August 1st we take Makai to a marina in Solomons Island, MD and do some land travel. So it’s time to turn around and head south. I think next year we’re going to start our New England adventures in Rhode Island and then head north.
In the northern hemisphere, high pressure systems generally bring good weather. They sit in a predictable location and spin in a clockwise direction. Low pressure systems generally bring stormy weather and spin in a counter clockwise direction. Lows move on by interrupting the High as they pass. This is due to the coriolis effect and the systems turn in the opposite direction in the southern hemisphere.
In the Pacific ocean, California is on the eastern side of this high pressure so the wind is coming clockwise from Alaska down the coast bringing cold water as it heads to Mexico. The cold water prevents hurricanes in California. Here in the Atlantic the Bermuda High turns the wind and currents in a clockwise direction as well but the Eastern states are on the west side of this high and the water is coming from the tropics bringing hurricanes with it.
So, how does this affect our trip south? Well, the wind normally blows up from the south west, right where we want to go, but this weekend a storm is coming through and if we catch the wind it’s bringing from the north we can get a free ride.
Yes indeed we got a free ride. I think this was probably the BEST sail we had in all these 7 months. At 3 am we woke up as and noticed the predicted wind change. By 4 am we were sailing out of Newport Bay. Because our wind was associated with a low pressure, most of the trip was cloudy and we had a bit of rain with big waves, but the spinnaker blew us down the coast at record speeds. Eric surfed Makai down waves breaking her previous speed record with 17.7 knots. Sounds good, but it was a bit scary, so we took down the spinnaker. The windage of Makai’s cabin blew us along at 4.5 kts and with 3/4 of our jib out we flew along at 8 knots. By midnight the wind slowed down and clocked around in front of us, closer to it’s normal direction. Under full sail we made it into Lewes, DE by dinner time. 250 miles in 36 hours almost completely under sail is a very good sailing day.

◆ **Extracted data**:
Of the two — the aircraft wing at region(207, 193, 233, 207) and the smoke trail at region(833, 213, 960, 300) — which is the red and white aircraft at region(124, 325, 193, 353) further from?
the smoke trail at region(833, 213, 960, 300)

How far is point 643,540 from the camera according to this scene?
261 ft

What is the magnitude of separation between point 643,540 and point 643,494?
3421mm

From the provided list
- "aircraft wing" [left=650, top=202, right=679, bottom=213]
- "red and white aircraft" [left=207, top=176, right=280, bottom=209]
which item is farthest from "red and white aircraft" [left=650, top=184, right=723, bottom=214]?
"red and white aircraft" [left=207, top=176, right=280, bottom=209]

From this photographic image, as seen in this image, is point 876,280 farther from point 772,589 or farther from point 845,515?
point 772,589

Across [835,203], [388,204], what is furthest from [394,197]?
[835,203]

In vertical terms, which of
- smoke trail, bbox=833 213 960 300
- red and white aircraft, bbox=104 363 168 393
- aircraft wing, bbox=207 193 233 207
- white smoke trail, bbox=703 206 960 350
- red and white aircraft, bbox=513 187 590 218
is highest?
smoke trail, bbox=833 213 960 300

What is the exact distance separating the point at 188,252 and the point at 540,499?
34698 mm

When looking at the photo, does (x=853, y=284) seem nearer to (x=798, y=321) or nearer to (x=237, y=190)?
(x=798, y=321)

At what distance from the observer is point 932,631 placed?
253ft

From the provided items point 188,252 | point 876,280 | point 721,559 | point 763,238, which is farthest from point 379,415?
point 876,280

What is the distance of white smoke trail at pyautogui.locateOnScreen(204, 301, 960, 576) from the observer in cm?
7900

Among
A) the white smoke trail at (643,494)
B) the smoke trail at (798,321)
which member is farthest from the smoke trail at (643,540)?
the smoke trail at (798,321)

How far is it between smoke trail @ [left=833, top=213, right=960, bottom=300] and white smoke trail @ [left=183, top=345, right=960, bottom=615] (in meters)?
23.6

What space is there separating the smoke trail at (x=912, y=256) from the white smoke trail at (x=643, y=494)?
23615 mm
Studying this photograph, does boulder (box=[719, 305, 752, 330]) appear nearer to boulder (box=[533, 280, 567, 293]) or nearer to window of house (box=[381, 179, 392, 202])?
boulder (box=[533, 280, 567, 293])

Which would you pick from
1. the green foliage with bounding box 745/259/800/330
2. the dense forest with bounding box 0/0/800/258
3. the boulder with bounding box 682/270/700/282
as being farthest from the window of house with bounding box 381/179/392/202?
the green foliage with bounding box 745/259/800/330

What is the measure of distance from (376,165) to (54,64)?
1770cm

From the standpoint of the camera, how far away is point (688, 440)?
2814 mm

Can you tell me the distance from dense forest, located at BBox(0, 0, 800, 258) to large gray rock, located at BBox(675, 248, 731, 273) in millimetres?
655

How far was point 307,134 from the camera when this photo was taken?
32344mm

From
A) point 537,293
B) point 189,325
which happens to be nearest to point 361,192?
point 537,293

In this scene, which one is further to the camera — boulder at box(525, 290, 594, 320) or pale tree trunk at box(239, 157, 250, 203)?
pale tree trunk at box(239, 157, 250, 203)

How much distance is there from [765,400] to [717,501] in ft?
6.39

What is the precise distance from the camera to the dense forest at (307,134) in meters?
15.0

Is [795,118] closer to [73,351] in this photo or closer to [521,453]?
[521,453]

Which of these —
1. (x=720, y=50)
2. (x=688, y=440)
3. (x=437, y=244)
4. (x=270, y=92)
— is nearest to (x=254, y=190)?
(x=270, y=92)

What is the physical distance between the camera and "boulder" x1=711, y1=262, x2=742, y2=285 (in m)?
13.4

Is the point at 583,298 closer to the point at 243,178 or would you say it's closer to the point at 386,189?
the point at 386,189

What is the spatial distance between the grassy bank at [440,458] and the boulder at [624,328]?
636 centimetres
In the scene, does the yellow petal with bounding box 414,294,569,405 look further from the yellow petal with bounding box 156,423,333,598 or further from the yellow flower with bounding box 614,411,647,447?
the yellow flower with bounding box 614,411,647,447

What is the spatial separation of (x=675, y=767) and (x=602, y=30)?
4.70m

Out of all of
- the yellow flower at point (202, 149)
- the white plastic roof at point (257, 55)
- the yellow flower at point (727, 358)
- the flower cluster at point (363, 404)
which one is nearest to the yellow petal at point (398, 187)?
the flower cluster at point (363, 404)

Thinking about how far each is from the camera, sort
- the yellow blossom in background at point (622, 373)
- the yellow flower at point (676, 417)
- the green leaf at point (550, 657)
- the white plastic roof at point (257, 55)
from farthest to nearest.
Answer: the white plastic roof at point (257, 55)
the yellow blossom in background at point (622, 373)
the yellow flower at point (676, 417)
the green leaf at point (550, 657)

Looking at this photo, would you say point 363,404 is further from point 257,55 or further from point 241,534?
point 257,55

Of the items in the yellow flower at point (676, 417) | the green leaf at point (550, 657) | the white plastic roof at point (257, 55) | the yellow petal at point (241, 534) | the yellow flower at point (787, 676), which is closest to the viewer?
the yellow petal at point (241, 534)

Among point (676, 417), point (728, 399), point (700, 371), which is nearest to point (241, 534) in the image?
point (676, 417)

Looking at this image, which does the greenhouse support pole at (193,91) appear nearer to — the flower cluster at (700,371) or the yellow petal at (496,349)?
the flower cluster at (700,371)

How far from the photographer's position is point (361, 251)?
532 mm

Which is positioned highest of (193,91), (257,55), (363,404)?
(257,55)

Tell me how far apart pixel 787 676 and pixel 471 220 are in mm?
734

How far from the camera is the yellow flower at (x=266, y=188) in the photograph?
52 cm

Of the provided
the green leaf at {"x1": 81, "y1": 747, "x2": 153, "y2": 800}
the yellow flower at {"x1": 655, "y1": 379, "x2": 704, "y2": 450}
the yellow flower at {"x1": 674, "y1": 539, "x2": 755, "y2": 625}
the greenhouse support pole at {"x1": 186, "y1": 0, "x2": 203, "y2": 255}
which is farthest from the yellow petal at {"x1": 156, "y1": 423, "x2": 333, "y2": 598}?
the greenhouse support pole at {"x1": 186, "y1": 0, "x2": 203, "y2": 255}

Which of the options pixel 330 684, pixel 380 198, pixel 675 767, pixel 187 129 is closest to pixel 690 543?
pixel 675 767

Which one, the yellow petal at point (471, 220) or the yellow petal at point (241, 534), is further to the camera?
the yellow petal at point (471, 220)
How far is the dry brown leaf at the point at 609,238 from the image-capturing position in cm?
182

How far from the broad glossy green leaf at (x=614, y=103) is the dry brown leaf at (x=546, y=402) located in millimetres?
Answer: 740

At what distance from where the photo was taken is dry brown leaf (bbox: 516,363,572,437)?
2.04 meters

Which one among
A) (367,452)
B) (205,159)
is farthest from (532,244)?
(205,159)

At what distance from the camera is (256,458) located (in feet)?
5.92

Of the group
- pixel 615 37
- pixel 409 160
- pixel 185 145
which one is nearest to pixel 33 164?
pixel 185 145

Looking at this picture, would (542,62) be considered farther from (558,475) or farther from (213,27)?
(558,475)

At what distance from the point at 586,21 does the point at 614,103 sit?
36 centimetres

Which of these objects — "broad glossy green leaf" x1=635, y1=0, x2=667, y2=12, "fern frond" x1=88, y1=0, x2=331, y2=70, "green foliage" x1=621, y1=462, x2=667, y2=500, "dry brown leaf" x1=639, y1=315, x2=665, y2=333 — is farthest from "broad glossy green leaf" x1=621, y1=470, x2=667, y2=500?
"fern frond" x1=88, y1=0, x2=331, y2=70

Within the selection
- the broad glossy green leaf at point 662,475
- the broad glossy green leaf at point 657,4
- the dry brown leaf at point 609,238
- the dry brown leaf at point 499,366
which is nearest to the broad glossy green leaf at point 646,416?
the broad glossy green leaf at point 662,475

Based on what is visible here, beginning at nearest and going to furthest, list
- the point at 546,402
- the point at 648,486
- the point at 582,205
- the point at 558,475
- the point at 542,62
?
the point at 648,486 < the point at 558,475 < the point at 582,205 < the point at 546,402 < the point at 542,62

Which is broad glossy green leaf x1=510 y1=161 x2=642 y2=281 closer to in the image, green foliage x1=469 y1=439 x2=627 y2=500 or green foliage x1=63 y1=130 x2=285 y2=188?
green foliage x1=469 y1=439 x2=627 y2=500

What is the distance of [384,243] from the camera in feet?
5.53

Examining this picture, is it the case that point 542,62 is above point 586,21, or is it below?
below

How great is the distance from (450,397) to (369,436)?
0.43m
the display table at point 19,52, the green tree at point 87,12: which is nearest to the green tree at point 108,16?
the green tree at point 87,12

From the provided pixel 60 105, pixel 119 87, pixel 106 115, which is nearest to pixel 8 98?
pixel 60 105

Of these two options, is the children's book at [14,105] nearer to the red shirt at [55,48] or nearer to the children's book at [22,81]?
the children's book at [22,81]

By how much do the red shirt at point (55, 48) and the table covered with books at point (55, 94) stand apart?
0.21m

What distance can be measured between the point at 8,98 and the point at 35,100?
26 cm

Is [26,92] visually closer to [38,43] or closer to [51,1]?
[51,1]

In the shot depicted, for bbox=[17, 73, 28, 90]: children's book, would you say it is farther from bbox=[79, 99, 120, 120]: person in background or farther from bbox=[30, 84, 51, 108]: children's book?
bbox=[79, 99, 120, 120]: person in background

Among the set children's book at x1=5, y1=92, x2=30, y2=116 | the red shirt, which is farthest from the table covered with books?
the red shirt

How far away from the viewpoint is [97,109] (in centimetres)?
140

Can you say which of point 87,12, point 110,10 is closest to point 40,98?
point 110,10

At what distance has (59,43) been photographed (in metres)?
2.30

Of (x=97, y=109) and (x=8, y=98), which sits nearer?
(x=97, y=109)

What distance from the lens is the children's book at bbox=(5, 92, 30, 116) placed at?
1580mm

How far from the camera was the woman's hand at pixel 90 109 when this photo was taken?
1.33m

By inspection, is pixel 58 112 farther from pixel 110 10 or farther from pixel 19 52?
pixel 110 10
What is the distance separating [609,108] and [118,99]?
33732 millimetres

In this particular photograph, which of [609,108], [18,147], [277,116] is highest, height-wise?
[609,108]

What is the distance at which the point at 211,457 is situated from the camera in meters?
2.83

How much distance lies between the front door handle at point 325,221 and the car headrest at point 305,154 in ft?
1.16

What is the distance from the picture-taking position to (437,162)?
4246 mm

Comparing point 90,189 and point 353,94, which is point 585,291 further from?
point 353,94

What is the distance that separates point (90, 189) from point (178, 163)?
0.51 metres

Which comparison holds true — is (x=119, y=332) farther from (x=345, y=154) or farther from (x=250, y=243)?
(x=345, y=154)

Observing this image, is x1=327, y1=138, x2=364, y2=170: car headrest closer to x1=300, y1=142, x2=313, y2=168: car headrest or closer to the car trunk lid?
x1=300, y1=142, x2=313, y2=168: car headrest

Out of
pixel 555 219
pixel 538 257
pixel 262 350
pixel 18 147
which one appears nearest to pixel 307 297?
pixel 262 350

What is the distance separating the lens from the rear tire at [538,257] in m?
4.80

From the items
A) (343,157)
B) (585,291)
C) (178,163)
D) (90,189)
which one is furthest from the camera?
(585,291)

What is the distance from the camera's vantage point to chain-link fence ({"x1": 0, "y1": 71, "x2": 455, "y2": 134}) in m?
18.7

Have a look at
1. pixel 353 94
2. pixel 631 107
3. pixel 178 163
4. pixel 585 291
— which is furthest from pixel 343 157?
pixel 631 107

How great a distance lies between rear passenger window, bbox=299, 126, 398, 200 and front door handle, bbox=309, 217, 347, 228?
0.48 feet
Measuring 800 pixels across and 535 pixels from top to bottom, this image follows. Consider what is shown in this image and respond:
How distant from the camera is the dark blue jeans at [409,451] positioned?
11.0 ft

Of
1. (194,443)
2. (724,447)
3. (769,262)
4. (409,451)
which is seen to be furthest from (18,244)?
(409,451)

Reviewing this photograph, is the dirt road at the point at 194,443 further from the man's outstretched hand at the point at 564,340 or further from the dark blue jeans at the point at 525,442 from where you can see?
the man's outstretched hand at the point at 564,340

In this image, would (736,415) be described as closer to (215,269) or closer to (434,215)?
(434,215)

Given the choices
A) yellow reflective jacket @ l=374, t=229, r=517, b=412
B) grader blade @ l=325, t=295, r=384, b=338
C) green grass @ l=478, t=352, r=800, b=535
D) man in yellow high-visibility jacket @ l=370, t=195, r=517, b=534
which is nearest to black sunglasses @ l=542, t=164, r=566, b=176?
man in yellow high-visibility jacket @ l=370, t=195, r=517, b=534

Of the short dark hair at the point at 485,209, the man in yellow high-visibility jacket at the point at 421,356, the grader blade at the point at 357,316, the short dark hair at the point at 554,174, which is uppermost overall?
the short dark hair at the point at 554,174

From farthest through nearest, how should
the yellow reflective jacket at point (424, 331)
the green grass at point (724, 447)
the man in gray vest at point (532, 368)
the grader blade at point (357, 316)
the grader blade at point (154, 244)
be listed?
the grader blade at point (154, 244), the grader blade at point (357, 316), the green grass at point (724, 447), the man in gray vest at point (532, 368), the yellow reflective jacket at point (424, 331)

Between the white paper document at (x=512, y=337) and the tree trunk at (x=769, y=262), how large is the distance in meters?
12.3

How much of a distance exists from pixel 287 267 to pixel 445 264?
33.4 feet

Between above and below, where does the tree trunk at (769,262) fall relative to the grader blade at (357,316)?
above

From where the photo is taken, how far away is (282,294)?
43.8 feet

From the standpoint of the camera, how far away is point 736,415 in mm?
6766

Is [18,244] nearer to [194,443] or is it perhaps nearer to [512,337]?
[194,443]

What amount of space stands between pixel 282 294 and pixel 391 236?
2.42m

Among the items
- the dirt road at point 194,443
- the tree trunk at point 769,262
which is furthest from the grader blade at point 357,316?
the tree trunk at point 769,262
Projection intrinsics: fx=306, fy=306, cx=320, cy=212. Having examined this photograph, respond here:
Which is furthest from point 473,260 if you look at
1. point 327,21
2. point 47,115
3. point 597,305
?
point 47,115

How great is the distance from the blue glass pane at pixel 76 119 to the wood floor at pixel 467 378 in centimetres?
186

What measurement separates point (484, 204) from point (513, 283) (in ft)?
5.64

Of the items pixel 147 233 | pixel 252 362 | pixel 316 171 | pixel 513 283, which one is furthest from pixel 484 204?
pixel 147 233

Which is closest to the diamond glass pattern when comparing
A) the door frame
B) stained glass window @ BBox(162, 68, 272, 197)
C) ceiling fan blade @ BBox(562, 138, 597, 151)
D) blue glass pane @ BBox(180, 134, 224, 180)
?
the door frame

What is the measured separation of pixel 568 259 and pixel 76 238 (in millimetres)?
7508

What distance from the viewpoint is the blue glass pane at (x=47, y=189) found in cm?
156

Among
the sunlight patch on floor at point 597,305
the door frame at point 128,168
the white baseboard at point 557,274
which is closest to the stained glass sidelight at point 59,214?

◆ **Exercise objective**: From the sailing account above, reproduce word for word the passage starting with "So, how does" and going on through "get a free ride.".

◆ **Exercise output**:
So, how does this affect our trip south? Well, the wind normally blows up from the south west, right where we want to go, but this weekend a storm is coming through and if we catch the wind it’s bringing from the north we can get a free ride.